A company claiming to be the creator of the secondary market for life insurance policies in the US has filed a law suit against EEA Life Settlements.
Coventry Capital, founded by Philadelphia-based philanthropists Alan and Constance Buerger, has alleged that EEA thwarted its efforts to buy the portfolio of life settlements following a ‘pattern of fraudulent, bad faith conduct’.
In a document submitted to the United States District Court Southern District of New York, Coventry said that it had reached a definitive agreement to acquire EEA’s portfolio for $204 million (£155 million). However, it claimed that EEA, its lead contract negotiator Vincent Piscaer and senior official Hiren Patel undermined the negotiations in an effort to continue collecting fees. According to the document,
EEA has charged investors over $228 million in valuation-based fees, charges and other expenses over the years.
EEA Life Settlements fund has had a run of problems. In 2011 it had to suspend redemptions following a wave of withdrawal requests after the then Financial Services Authority branded life settlement funds ‘toxic’ investments. When it was suspended, it held policies valued at $955 million. Since then it has been returning cash to investors. The latest amount to be distributed was approximately $54.5 million. The portfolio has approximately 133 life insurance policies with net death benefits of around $459 million.
Coventry Capital also claimed that it learned certain policies within the EEA portfolio were priced using fraudulent medical records.
The company said EEA used the potential sale as a way to appease investors and the regulator, but claimed it had no intention of completing it.
Coventry is therefore suing all defendants for fraud and intentional misrepresentation, EEA for breach of contract, and Patel and Piscaer for aiding and abetting fraud.
EEA said in a statement: ‘Whilst it is not our practice to comment on active litigation matters, EEA Life Settlements and Messrs. Piscaer and Patel do want to make clear that they categorically reject the allegations in the complaint.
‘They are of the view that the complaint is simply a tool being used by Coventry Capital to attempt to negotiate through litigation, to secure a price which is believed to be too low.
‘They will respond as appropriate in due course and look forward to vindication of their actions.’
EEA Investors’ Group, which represents unit holders in the fund, has written to the Guernsey Financial Services Commission asking for it to suspend the licence of the fund manager and commission an independent enquiry into its operation since inception.
A few years ago Coventry itself was the subject of a lawsuit when American International Group sought $2 billion in damages after accusing the former of overcharging it for life insurance policies. The firm settled with AIG in February 2016.

● **Tasks to carry out**:
(a) In the article about Coventry Capital's lawsuit, why did the EEA Life Settlements fund suspend redemptions in 2011? Answer in one to three sentences.
(b) Reproduce part of the article about Coventry Capital's lawsuit, beginning at the words "EEA Life Settlements fund" and stopping after the words "of completing it.".

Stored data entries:

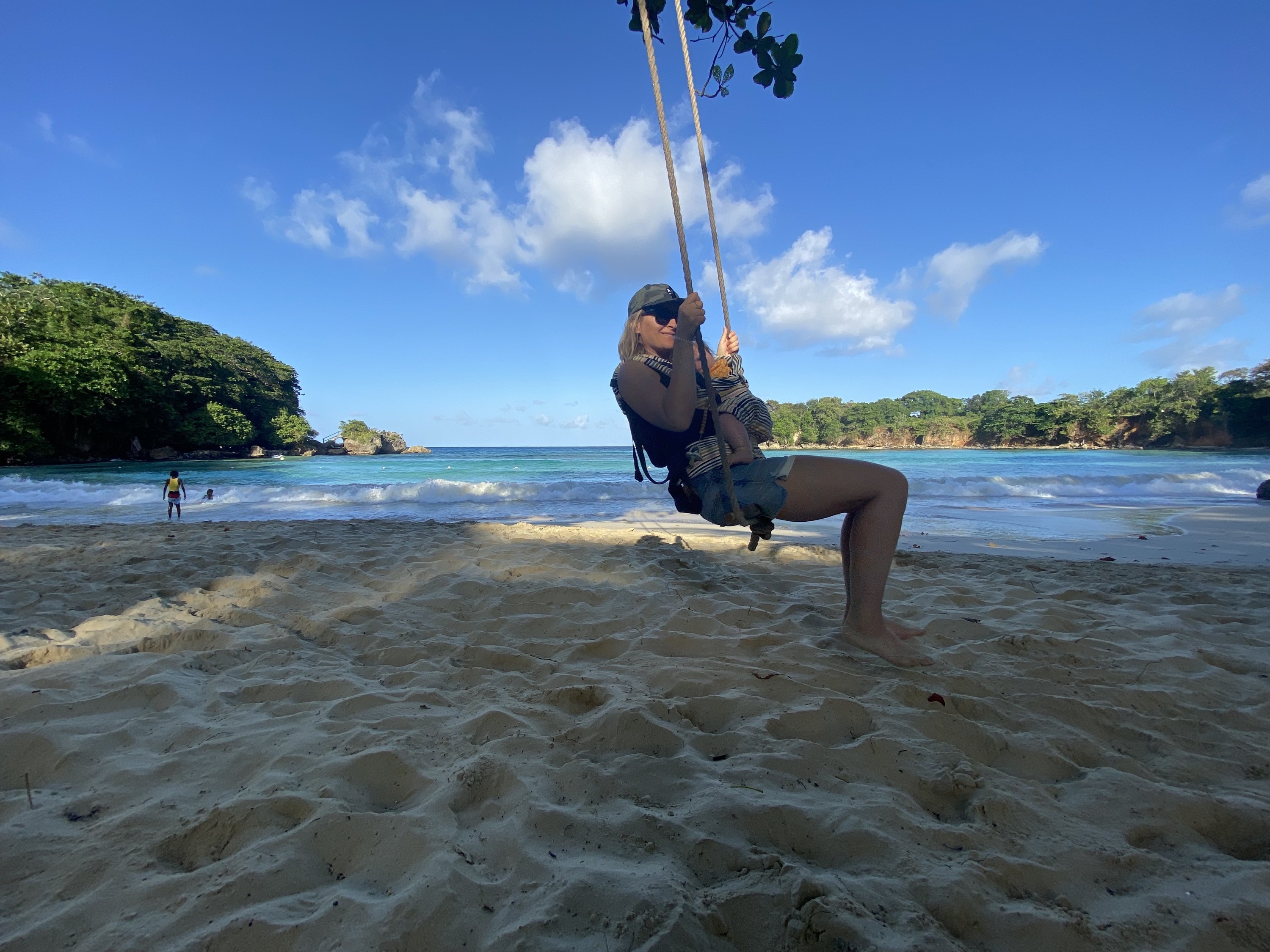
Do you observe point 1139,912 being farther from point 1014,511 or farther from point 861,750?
point 1014,511

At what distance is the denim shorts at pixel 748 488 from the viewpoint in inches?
86.8

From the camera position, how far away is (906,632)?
2.78m

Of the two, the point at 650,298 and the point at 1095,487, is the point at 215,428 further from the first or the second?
the point at 1095,487

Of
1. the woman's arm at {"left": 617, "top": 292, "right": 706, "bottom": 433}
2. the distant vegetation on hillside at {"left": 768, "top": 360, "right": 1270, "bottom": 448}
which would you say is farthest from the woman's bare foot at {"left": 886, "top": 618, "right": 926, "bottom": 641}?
the distant vegetation on hillside at {"left": 768, "top": 360, "right": 1270, "bottom": 448}

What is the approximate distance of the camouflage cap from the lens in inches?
96.5

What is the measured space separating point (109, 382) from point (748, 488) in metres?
38.5

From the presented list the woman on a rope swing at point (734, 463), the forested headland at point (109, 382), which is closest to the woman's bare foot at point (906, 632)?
the woman on a rope swing at point (734, 463)

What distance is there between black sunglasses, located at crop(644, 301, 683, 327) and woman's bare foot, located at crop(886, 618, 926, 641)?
1.90m

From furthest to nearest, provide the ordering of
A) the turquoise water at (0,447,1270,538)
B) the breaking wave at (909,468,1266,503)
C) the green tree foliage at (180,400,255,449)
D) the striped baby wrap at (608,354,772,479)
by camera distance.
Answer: the green tree foliage at (180,400,255,449), the breaking wave at (909,468,1266,503), the turquoise water at (0,447,1270,538), the striped baby wrap at (608,354,772,479)

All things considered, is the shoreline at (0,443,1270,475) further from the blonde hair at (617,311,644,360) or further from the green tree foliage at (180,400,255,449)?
the blonde hair at (617,311,644,360)

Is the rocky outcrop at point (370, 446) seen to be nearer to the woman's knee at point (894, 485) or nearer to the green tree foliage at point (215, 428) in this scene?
the green tree foliage at point (215, 428)

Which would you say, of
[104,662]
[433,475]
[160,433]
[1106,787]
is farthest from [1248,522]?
[160,433]

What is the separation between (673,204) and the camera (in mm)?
2338

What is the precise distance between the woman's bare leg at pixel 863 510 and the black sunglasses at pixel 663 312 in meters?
0.87
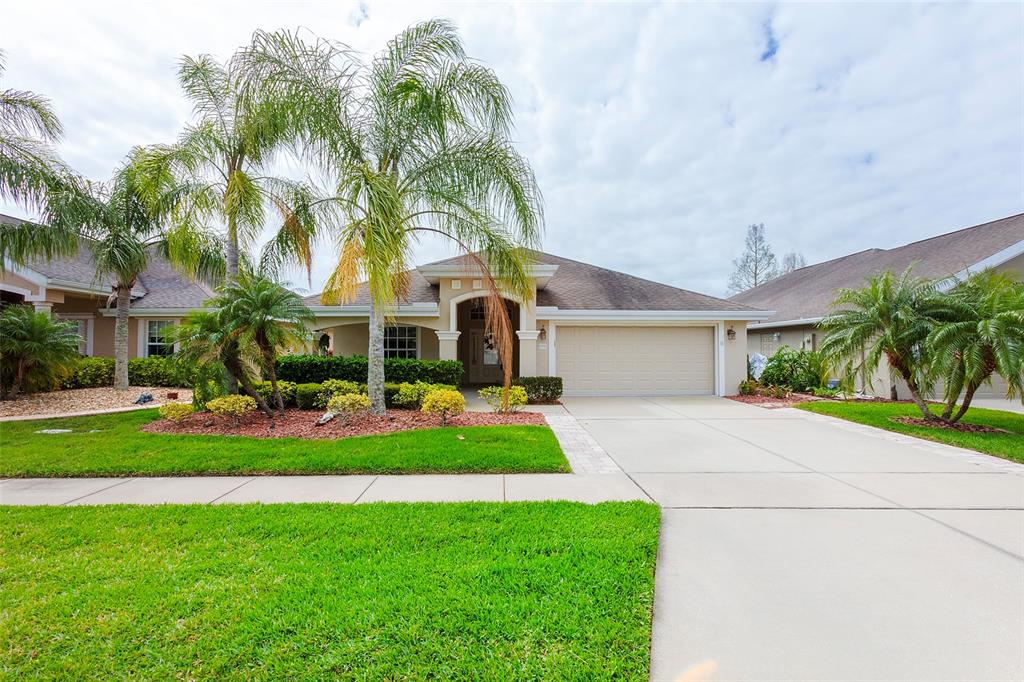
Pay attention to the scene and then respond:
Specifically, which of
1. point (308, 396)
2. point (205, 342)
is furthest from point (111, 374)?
point (205, 342)

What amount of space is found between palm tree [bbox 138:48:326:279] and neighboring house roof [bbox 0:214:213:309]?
450cm

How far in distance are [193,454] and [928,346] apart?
12.1m

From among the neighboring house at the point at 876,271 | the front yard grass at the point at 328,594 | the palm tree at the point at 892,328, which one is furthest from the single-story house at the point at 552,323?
the front yard grass at the point at 328,594

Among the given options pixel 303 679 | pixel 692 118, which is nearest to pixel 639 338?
pixel 692 118

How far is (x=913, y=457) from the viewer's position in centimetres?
645

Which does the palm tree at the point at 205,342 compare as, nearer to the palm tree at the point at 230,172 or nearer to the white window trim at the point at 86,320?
the palm tree at the point at 230,172

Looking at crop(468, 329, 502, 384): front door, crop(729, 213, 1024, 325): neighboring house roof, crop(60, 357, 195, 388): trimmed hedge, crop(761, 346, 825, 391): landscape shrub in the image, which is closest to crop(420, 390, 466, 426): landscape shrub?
crop(60, 357, 195, 388): trimmed hedge

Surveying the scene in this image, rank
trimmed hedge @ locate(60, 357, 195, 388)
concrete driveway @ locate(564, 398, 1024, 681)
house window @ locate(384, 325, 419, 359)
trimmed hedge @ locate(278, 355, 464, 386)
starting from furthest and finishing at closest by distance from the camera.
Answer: house window @ locate(384, 325, 419, 359) → trimmed hedge @ locate(60, 357, 195, 388) → trimmed hedge @ locate(278, 355, 464, 386) → concrete driveway @ locate(564, 398, 1024, 681)

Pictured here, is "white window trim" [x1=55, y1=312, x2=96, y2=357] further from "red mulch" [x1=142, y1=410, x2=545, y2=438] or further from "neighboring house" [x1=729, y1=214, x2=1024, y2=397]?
"neighboring house" [x1=729, y1=214, x2=1024, y2=397]

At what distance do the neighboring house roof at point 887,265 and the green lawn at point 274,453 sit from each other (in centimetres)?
1230

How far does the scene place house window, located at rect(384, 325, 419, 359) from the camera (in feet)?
51.6

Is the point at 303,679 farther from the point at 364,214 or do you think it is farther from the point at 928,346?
the point at 928,346

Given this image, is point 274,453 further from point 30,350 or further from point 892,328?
point 892,328

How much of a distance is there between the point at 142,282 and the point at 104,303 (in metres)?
1.44
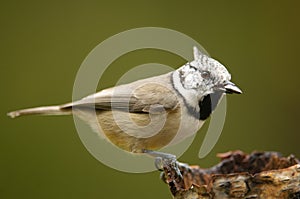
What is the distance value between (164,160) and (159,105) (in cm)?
21

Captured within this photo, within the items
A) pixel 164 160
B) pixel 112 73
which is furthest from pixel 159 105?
pixel 112 73

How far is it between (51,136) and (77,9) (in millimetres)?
829

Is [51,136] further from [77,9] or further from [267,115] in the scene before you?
[267,115]

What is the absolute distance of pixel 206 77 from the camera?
1.69m

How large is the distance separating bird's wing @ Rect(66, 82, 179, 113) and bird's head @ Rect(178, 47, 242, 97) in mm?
82

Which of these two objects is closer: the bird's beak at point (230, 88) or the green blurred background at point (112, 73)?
the bird's beak at point (230, 88)

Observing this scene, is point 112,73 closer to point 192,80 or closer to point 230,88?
point 192,80

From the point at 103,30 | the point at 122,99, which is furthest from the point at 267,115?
the point at 122,99

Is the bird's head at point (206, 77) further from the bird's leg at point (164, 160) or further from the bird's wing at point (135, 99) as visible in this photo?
the bird's leg at point (164, 160)

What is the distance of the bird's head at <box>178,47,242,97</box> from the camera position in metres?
1.65

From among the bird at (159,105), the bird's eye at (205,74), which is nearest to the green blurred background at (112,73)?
the bird at (159,105)

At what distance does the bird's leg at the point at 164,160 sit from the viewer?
1569 mm

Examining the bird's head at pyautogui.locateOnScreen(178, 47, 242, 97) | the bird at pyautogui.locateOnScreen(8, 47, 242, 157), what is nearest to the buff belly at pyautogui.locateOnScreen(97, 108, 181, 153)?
the bird at pyautogui.locateOnScreen(8, 47, 242, 157)

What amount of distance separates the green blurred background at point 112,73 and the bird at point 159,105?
1009 mm
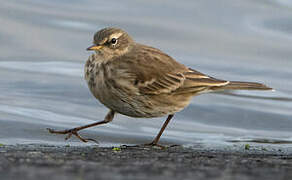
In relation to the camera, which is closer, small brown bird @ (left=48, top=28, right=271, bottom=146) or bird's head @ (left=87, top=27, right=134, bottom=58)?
small brown bird @ (left=48, top=28, right=271, bottom=146)

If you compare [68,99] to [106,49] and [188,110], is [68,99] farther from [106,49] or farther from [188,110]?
[106,49]

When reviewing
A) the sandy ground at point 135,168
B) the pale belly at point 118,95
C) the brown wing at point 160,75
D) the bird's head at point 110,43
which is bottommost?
the sandy ground at point 135,168

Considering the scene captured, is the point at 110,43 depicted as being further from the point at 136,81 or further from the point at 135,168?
the point at 135,168

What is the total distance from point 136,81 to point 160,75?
1.62ft

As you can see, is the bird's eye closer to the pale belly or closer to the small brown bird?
the small brown bird

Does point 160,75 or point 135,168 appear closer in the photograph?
point 135,168

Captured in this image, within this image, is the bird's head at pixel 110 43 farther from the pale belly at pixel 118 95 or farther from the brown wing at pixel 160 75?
the pale belly at pixel 118 95

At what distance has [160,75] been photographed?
8.58m

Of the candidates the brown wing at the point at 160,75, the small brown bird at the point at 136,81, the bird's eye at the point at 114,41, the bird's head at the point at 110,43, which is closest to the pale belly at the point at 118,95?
the small brown bird at the point at 136,81

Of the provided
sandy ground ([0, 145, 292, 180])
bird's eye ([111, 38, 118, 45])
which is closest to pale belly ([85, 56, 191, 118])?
bird's eye ([111, 38, 118, 45])

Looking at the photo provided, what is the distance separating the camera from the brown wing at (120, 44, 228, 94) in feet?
27.3

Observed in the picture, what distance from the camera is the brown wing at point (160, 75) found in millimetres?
8328

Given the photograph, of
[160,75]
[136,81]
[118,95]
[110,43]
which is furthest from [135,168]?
[110,43]

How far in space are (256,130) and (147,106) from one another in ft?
14.1
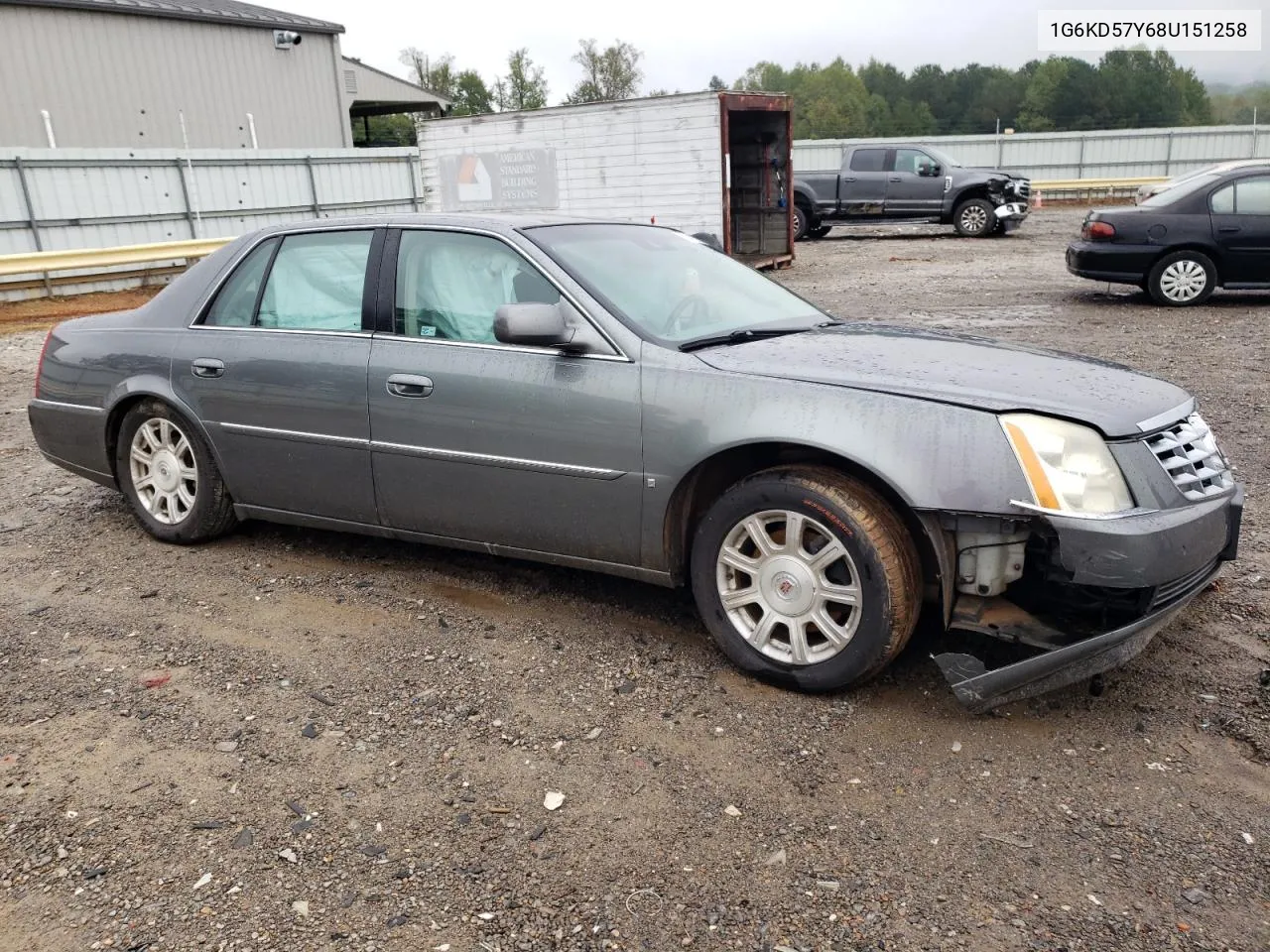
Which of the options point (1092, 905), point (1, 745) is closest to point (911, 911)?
point (1092, 905)

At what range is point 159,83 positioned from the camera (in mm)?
26359

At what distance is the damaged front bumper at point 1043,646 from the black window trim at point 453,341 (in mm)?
1477

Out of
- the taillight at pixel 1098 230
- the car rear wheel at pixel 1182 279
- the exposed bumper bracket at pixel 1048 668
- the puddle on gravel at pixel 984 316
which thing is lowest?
the puddle on gravel at pixel 984 316

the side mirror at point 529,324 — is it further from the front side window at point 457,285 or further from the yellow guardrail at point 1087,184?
the yellow guardrail at point 1087,184

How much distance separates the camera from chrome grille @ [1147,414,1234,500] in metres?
3.18

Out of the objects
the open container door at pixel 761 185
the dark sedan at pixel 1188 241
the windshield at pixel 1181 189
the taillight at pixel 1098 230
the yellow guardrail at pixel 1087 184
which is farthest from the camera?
the yellow guardrail at pixel 1087 184

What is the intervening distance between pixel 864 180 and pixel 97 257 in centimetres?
1520

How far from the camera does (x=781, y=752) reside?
311cm

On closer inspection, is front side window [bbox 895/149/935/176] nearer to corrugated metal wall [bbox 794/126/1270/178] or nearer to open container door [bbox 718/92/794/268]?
open container door [bbox 718/92/794/268]

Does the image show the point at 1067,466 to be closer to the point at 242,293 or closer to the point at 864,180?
the point at 242,293

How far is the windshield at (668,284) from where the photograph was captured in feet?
12.8

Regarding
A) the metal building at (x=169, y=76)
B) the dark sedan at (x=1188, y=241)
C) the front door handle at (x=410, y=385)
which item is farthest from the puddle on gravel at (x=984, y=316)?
the metal building at (x=169, y=76)

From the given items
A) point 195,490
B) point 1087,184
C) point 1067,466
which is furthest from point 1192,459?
point 1087,184

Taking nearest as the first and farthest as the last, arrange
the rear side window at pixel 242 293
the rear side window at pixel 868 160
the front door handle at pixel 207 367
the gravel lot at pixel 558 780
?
the gravel lot at pixel 558 780 → the front door handle at pixel 207 367 → the rear side window at pixel 242 293 → the rear side window at pixel 868 160
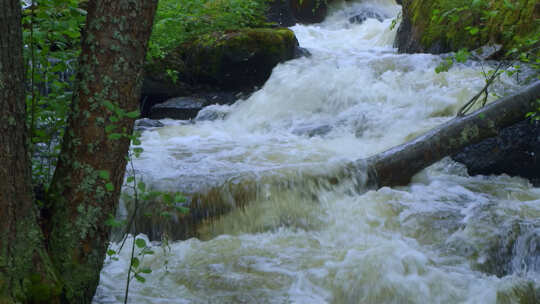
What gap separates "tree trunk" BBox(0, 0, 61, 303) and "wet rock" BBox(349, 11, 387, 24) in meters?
16.6

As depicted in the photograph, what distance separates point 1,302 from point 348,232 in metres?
2.66

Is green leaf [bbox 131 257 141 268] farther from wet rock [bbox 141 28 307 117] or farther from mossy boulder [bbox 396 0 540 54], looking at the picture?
wet rock [bbox 141 28 307 117]

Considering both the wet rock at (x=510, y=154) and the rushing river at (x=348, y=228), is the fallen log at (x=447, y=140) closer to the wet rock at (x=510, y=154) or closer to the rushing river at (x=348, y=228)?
the rushing river at (x=348, y=228)

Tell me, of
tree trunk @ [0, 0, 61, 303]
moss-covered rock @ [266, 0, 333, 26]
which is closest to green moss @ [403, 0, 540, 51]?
tree trunk @ [0, 0, 61, 303]

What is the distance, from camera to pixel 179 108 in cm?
901

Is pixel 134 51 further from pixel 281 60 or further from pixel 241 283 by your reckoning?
pixel 281 60

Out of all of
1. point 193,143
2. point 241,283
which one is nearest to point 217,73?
point 193,143

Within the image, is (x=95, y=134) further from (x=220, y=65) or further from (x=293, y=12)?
(x=293, y=12)

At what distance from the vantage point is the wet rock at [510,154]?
5.34 meters

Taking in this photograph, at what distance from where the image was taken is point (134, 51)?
7.03 feet

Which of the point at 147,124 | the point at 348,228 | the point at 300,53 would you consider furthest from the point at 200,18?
the point at 348,228

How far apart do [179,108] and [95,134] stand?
23.0 ft

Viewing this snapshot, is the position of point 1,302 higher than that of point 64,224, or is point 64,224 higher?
point 64,224

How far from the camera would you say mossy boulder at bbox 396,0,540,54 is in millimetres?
6648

● **Answers per task**:
(a) The fund suspended redemptions because it received a wave of withdrawal requests. Those requests came after the then Financial Services Authority branded life settlement funds "toxic" investments.

(b)
EEA Life Settlements fund has had a run of problems. In 2011 it had to suspend redemptions following a wave of withdrawal requests after the then Financial Services Authority branded life settlement funds ‘toxic’ investments. When it was suspended, it held policies valued at $955 million. Since then it has been returning cash to investors. The latest amount to be distributed was approximately $54.5 million. The portfolio has approximately 133 life insurance policies with net death benefits of around $459 million.
Coventry Capital also claimed that it learned certain policies within the EEA portfolio were priced using fraudulent medical records.
The company said EEA used the potential sale as a way to appease investors and the regulator, but claimed it had no intention of completing it.